Backlog ready as the dredger returns to Whitby

The dredger is finally back in Whitby harbour, months after first coming out of action in May.

Thursday, 5th January 2017, 1:18 pm
Updated Monday, 9th January 2017, 11:50 am
Whitby dredger. Picture: Ceri Oakes

The newly modified vessel returned to town last Friday night after undergoing work to repair damage and redesign it in Hull.

The borough council had initially planned to have the dredger back in action before Christmas, but necessary stability tests and bad weather delayed its return.

According to borough council cabinet member for harbours and flood protection, Cllr Mike Cockerill, the dredger will be back in action “as soon as weather conditions allow.”

He said that although conditions can often appear calm in the harbour, the dredger must also go out to sea where it releases the dredged silt, where weather conditions are often more challenging.

Cllr Cockerill also insists that modifications carried out to the boat in Hull now mean it is more efficient and easier to manoeuvre, due to the vessel now comprising of just one section, rather than two.

Initial training will now take place, to familiarise crew members with the new configuration, but this training will be carried out on the job.

Cllr Cockerill added: “We have a backlog of dredging, so we need to catch up at Whitby predominantly, then Scarborough.”

The vessel will return to complete a commission it started at a northern harbour, before breaking down in May, “when convenient.”
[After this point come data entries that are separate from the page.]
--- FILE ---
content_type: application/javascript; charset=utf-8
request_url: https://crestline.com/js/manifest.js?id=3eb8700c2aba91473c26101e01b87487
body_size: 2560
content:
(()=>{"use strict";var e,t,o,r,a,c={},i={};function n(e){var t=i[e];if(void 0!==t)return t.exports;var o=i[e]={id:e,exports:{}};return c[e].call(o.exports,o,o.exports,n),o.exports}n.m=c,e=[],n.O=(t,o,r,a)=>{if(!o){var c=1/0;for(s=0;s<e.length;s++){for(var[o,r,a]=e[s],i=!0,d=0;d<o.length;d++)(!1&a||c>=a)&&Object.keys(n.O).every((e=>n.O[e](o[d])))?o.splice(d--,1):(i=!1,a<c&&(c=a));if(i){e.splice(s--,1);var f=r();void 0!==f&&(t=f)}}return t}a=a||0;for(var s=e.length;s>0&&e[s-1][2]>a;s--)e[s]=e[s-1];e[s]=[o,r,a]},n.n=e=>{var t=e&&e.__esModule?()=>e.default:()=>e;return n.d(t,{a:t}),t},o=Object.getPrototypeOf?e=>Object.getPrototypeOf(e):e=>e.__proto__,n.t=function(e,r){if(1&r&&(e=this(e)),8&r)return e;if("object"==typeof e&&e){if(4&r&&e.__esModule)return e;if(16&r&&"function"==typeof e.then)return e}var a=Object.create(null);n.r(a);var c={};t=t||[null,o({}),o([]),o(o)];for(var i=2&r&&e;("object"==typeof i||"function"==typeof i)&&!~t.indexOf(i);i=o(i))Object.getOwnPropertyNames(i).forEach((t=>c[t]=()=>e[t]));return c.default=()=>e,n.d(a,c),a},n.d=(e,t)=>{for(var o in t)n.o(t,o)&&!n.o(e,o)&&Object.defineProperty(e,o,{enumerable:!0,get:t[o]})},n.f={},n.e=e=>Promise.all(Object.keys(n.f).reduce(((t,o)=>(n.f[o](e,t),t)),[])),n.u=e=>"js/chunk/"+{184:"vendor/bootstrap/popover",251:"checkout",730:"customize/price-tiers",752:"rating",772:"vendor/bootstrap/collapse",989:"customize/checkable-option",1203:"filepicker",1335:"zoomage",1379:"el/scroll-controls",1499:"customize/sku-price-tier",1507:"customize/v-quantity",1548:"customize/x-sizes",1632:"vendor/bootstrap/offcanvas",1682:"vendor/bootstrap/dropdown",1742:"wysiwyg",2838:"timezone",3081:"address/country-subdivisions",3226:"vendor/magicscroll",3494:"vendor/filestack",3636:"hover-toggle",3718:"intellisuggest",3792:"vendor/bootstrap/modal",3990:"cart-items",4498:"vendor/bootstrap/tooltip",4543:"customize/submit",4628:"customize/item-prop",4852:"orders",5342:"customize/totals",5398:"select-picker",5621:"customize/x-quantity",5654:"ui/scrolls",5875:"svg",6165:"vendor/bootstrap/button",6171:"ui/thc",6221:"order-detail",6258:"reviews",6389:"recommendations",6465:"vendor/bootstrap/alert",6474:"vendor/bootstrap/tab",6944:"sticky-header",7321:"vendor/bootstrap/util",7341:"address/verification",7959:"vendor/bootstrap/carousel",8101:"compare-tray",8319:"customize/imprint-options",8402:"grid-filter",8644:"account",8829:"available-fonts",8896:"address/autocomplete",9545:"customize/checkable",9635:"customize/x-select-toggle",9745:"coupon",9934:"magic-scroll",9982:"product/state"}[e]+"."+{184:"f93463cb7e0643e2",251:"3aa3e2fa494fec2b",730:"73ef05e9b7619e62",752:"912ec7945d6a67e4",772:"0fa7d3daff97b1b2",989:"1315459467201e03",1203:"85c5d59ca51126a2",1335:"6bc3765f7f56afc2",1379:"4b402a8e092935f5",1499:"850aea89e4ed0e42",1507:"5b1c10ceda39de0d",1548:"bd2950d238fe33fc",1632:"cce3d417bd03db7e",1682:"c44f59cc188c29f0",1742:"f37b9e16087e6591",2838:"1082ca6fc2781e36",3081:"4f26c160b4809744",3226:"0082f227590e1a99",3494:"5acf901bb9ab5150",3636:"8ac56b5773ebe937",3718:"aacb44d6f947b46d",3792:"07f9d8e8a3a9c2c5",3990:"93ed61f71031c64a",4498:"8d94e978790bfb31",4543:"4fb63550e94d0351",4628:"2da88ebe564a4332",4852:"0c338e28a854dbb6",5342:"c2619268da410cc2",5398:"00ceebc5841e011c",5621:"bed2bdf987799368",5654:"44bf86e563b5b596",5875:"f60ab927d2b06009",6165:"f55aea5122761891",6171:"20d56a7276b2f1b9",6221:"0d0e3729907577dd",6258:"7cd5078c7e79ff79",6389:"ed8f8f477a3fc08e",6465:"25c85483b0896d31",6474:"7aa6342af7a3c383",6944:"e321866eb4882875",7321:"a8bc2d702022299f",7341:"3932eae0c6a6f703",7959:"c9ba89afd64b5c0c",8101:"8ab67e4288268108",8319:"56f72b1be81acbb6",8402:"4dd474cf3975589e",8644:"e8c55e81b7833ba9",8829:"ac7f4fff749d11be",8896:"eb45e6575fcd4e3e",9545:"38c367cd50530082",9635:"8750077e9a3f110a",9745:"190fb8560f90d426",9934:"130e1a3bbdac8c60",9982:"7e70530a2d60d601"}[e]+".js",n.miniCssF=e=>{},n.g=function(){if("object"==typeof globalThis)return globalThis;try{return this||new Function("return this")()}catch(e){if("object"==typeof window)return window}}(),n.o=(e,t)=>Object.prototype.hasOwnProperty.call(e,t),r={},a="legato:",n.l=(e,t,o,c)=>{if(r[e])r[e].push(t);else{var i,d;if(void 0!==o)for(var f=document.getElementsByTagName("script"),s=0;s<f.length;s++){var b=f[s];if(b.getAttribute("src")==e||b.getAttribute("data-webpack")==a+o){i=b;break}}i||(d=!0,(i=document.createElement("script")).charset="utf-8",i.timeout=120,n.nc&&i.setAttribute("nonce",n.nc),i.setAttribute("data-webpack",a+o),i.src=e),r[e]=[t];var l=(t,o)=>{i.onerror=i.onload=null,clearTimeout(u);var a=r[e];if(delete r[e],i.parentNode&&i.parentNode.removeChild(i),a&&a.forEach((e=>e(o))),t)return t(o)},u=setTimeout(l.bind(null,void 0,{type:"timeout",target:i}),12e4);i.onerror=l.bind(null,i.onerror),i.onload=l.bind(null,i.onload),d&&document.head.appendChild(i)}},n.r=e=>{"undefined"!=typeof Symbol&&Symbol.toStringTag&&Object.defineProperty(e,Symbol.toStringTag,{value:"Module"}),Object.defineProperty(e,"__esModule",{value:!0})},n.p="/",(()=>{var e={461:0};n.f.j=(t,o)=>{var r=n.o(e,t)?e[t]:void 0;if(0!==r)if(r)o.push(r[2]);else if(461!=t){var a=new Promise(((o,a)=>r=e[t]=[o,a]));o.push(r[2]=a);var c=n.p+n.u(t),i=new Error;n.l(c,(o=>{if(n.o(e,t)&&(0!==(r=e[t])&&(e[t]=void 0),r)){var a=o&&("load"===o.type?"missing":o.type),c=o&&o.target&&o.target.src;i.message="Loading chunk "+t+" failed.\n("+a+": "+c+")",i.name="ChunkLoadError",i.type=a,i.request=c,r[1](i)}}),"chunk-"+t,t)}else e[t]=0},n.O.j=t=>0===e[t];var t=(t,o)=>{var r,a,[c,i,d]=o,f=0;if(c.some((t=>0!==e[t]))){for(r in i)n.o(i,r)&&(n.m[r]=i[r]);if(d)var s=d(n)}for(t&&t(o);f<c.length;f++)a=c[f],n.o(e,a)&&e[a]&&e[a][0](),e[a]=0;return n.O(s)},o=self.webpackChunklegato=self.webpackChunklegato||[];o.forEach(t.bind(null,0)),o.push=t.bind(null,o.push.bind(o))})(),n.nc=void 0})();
The design of the new modifications to the dredger has taken time, but Cllr Cockerill says the borough council has worked with ship architects and the Maritime and Coastguard Agency to produce a more efficient vessel.

The job of the dredger is to remove silt from the harbour, while also maintaining adequate channel depths.

Concerns have been raised in recent months, since the dredger broke down, that boats in the harbour are in danger of grounding due to inadequate depth during low tides.

A notice to mariners was issued in June warning that the depth in the main channel of the harbour had reduced due to siltation.